I do not desire either for my friends or myself any favour respecting property; for in war that of individuals should depend on general Laws, & I never desire that mine either in war or peace, should be favoured by partial exemption, altho’ I shall always be happy to exercise & to receive the good offices of humanity.8
Our friend Benjamin Vaughan thinks my request is not improper:9 I therefore desire to be obliged to you, and for no reason so much as because I am, with the most perfect esteem and all sincerity of respect, Dear Sir Your most Obedient and most Humble Servant
Notation: Richar Oliver Londres 4 March 1779.

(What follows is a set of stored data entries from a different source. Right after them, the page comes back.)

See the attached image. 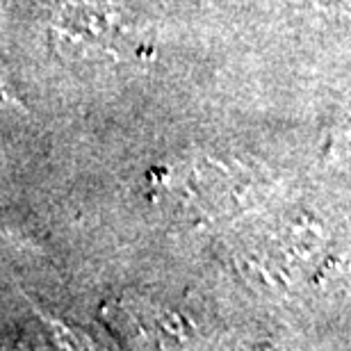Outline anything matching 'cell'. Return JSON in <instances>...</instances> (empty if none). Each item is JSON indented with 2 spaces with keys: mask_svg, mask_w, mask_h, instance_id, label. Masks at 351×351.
Listing matches in <instances>:
<instances>
[{
  "mask_svg": "<svg viewBox=\"0 0 351 351\" xmlns=\"http://www.w3.org/2000/svg\"><path fill=\"white\" fill-rule=\"evenodd\" d=\"M51 30L58 53L82 62H121L137 51L142 37L130 12L98 0L64 3Z\"/></svg>",
  "mask_w": 351,
  "mask_h": 351,
  "instance_id": "obj_1",
  "label": "cell"
},
{
  "mask_svg": "<svg viewBox=\"0 0 351 351\" xmlns=\"http://www.w3.org/2000/svg\"><path fill=\"white\" fill-rule=\"evenodd\" d=\"M108 315L119 324H123V331L135 340H151L158 345H178L182 340L180 317L173 313H167L162 308H151L149 304H114L108 308Z\"/></svg>",
  "mask_w": 351,
  "mask_h": 351,
  "instance_id": "obj_2",
  "label": "cell"
},
{
  "mask_svg": "<svg viewBox=\"0 0 351 351\" xmlns=\"http://www.w3.org/2000/svg\"><path fill=\"white\" fill-rule=\"evenodd\" d=\"M10 101H12V98L5 94V91H3V85H0V103H10Z\"/></svg>",
  "mask_w": 351,
  "mask_h": 351,
  "instance_id": "obj_3",
  "label": "cell"
},
{
  "mask_svg": "<svg viewBox=\"0 0 351 351\" xmlns=\"http://www.w3.org/2000/svg\"><path fill=\"white\" fill-rule=\"evenodd\" d=\"M0 233H3V230H0Z\"/></svg>",
  "mask_w": 351,
  "mask_h": 351,
  "instance_id": "obj_4",
  "label": "cell"
}]
</instances>
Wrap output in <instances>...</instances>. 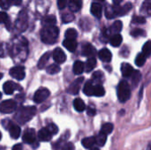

7. Born in Antigua, the M.P. and former alderman of London (XXII, 13n) had withdrawn from politics at the end of 1778 and was returning to the West Indies to look after his estates: Namier and Brooke, House of Commons, III, 225.
8. BF’s letter on behalf of Oliver, addressed to all American captains and commanders of warships, is below, March 11.
9. Vaughan had served as a go-between for Oliver and BF before. He had recently written WTF seeking information for Oliver on the brother of a friend fighting with Burgoyne: Feb. 2, 1779, APS.